For such reductions that require alignment along one or more axes, one can use np.einsum -

rotated_vector = np.einsum('ijk,jk->ki',rotation_matrices,vectors)

Please note that the output would be of shape (N,2), where N is the number of vectors. If instead, you were looking to have an output of shape (2,N) and which would have required the original code to be : rotated_vector[:,ind] = np.dot(...) instead, just edit the output string notation to ik instead of ki.

Runtime test -

In [24]: def org_app(rotation_matrices,vectors):
    ...:     nb_of_vectors = vectors.shape[1]
    ...:     r = np.zeros((nb_of_vectors,2))
    ...:     for ind,elt in enumerate(np.arange(nb_of_vectors)):
    ...:         r[ind] = np.dot( rotation_matrices[:,:,ind], vectors[:,ind] )
    ...:     return r
    ...: 

In [25]: # Input arrays
    ...: rotation_matrices = np.random.rand(2,2,50)
    ...: vectors = np.random.rand(2,50)
    ...: 

In [26]: out1 = org_app(rotation_matrices,vectors)

In [27]: out2 = np.einsum('ijk,jk->ki',rotation_matrices,vectors)

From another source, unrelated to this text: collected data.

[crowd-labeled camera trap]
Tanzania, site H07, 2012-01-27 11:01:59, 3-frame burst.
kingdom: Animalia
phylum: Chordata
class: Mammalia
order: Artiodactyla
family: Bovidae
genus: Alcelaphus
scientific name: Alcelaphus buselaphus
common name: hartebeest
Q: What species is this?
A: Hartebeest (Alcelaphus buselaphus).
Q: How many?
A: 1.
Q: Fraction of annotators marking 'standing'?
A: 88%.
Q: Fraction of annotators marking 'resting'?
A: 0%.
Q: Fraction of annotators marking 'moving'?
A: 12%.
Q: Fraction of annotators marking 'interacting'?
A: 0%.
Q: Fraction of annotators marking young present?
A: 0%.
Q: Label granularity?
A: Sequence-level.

In [28]: np.allclose(out1,out2) # Verify results
Out[28]: True

In [29]: %timeit org_app(rotation_matrices,vectors)
10000 loops, best of 3: 196 µs per loop

In [30]: %timeit np.einsum('ijk,jk->ki',rotation_matrices,vectors)
100000 loops, best of 3: 5.12 µs per loop

That proves again why iterating in NumPy is basically just bad!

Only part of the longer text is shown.